> [Supplied records]
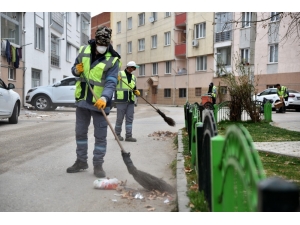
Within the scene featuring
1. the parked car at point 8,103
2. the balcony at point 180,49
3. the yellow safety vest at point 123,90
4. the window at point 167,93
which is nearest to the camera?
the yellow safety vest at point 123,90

* * *

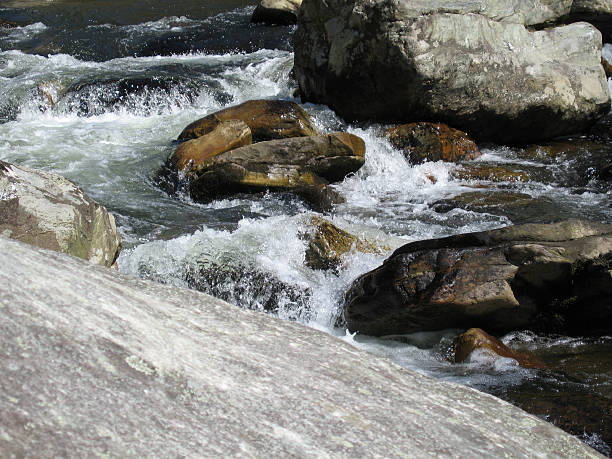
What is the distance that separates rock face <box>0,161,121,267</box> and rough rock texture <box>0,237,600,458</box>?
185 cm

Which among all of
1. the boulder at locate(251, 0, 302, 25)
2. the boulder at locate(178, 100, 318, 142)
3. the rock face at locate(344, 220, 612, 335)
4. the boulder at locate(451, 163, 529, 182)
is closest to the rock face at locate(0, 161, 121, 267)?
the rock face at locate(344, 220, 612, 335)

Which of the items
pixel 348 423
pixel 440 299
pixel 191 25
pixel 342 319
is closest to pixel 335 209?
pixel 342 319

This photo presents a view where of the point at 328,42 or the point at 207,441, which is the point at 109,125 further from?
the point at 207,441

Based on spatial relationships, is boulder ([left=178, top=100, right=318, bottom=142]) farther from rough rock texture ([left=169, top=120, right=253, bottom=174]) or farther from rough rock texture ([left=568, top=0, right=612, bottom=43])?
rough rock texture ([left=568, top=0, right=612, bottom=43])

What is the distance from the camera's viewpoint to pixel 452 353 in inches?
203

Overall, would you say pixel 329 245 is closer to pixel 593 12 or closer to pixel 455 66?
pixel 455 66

---

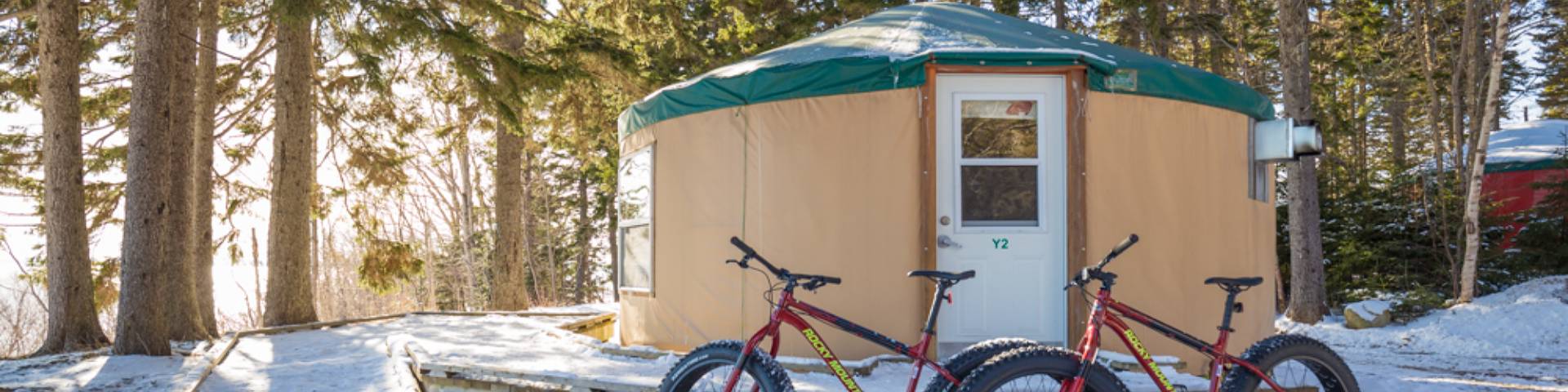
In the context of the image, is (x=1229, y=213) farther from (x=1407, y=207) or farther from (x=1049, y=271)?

> [Task description] Please pull out every line in the listing above that contains the string "camera" and copy each one. Case matters.

> [Exercise answer]
which is nearest to the camera?
What is the distance from the camera's viewpoint to pixel 452 353 in inches?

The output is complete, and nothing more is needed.